Reagents 1. Dilution Water – Pass high purity water through 0.1 micron filter 2.Stock Primary Standard – Formazin Suspension of 1 gram of hydrazine sulfate = 4000 NTU (nephelometric turbidity units) 3.Secondary Standards – manufacturer supplied standards equivalent to prepared primary formazin standard, microspheres of styrene- divinylbenzene copolymer, sealed latex suspension or with metal oxides in a polymer gel. Should have good agreement with Formazin standard.
Procedure 1.Nephelometer calibration – Run at least one standard in each range to be used.
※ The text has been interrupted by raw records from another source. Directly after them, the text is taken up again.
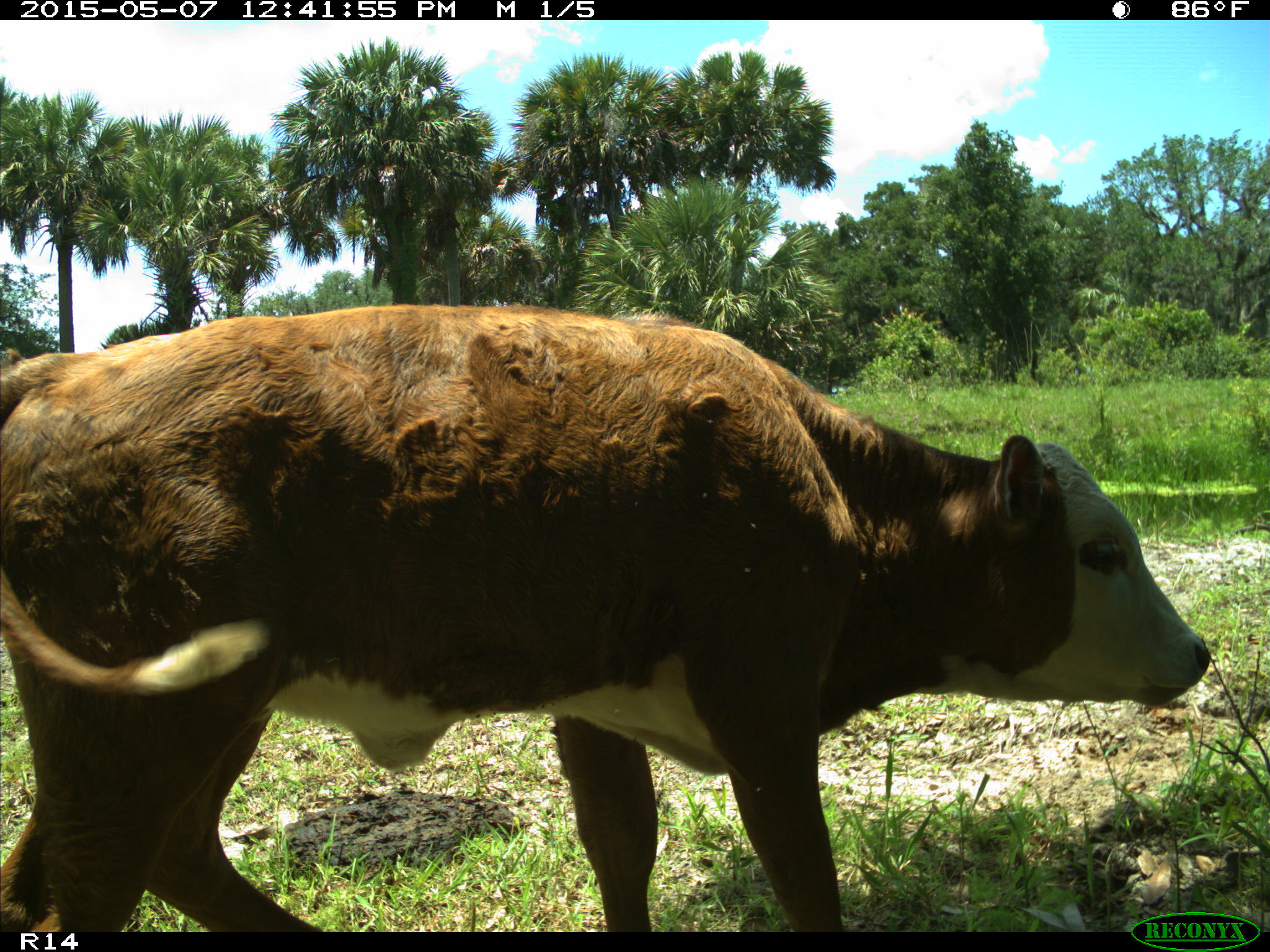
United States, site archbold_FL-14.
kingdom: Animalia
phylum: Chordata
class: Mammalia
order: Artiodactyla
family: Bovidae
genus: Bos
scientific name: Bos taurus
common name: domestic cow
Follow manufacturer’s operating instructions. 2.Measurement – Gently agitate sample. Wait until air bubbles disappear & pour sample into cell. Read turbidity directly from display. General Considerations: Measure immediately to prevent temperature changes and particle flocculation and sedimentation. Wipe sample cell with Kimwipes to remove fingerprints. Use cells with no scratch marks. Condensation may interfere with results. Adjust sample temp. to room temp.